13.12.07
Der grosse Kampf um einen Platz
Schon kurz nachdem um 11.50 Uhr der Gong die Schülerinnen und Schüler in die Mittagspause entlässt, ist die Mensa der Kantonsschule Im Lee zum Bersten voll, der Lärmpegel steigt beträchtlich. Wer strategisch clever vorgeht, kann sich einen Tisch ergattern. Glück gehört jedoch dazu, um beim täglichen Wettrennen einen der begehrten Sitzplätze im Esssaal zu erobern. Wer zu den Glücklichen zählt, wirft erst einmal seinen Schal über die Stuhllehne, bevor er sich in die Schlange vor der Essensausgabe einreiht.
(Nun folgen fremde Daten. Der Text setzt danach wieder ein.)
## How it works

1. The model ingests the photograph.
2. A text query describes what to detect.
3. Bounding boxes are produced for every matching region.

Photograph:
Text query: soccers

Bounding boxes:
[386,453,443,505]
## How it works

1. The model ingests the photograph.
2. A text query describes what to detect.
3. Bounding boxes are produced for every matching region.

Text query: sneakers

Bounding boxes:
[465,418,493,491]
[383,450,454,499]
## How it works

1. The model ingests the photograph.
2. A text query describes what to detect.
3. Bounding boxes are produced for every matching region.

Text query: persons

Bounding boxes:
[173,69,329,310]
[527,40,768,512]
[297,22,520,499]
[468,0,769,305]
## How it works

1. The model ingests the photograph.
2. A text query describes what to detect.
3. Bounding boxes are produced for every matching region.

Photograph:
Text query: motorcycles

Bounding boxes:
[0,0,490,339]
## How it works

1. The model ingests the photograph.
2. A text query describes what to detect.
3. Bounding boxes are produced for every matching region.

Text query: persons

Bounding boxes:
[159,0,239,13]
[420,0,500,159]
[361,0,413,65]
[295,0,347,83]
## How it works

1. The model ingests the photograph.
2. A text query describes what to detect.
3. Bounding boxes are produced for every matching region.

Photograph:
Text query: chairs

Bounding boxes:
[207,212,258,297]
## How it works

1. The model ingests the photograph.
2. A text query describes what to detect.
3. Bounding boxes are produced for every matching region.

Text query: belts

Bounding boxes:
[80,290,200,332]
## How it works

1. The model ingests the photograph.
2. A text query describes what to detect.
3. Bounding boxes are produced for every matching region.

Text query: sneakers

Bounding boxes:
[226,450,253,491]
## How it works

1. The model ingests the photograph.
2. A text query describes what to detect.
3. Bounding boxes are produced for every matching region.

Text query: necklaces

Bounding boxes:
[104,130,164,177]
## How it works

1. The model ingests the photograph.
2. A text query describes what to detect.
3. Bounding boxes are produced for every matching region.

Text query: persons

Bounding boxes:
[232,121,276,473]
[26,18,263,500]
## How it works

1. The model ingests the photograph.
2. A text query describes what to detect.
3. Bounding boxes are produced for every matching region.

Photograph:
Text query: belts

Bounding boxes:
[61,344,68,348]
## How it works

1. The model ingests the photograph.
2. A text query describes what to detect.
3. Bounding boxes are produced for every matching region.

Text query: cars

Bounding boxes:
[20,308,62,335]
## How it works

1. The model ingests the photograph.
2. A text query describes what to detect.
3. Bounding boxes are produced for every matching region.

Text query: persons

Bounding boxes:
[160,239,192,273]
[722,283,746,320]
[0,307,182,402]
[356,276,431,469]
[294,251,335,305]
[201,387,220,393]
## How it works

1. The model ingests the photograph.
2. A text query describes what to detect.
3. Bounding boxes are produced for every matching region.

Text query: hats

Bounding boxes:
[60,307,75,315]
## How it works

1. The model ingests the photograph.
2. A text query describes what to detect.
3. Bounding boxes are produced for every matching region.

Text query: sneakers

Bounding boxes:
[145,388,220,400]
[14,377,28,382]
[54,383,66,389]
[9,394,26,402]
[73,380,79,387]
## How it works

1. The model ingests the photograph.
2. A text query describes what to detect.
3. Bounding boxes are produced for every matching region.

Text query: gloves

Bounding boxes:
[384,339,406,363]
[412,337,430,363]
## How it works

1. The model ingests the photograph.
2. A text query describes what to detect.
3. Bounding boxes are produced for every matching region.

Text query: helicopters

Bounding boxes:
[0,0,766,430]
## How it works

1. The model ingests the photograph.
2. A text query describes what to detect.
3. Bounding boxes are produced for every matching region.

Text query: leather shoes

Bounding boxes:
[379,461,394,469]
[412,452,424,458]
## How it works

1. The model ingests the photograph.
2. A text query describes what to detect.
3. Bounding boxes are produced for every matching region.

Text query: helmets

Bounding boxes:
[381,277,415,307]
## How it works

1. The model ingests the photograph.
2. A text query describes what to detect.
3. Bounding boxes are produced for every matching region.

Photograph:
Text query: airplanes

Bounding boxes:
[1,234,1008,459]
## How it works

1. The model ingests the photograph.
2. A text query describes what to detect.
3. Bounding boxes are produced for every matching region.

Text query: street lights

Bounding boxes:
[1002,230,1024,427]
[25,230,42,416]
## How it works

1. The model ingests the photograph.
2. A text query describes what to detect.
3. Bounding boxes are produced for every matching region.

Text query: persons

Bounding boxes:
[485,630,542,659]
Es holen sich aber nicht alle ihr Essen in der Mensa. Die einen nehmen Sandwiches von zu Hause mit. Wie der 17-jährige Lukas, der strahlend verkündet, seine Mutter mache ihm halt noch Brötli. Sein Kollege Pascal, der in dieselbe Klasse geht, müsste sie selbst streichen und zieht heute deshalb das Mensaessen vor. Die neue Mensa sei im Gegensatz zur alten schon um einiges schöner und gemütlicher, meint der Schüler.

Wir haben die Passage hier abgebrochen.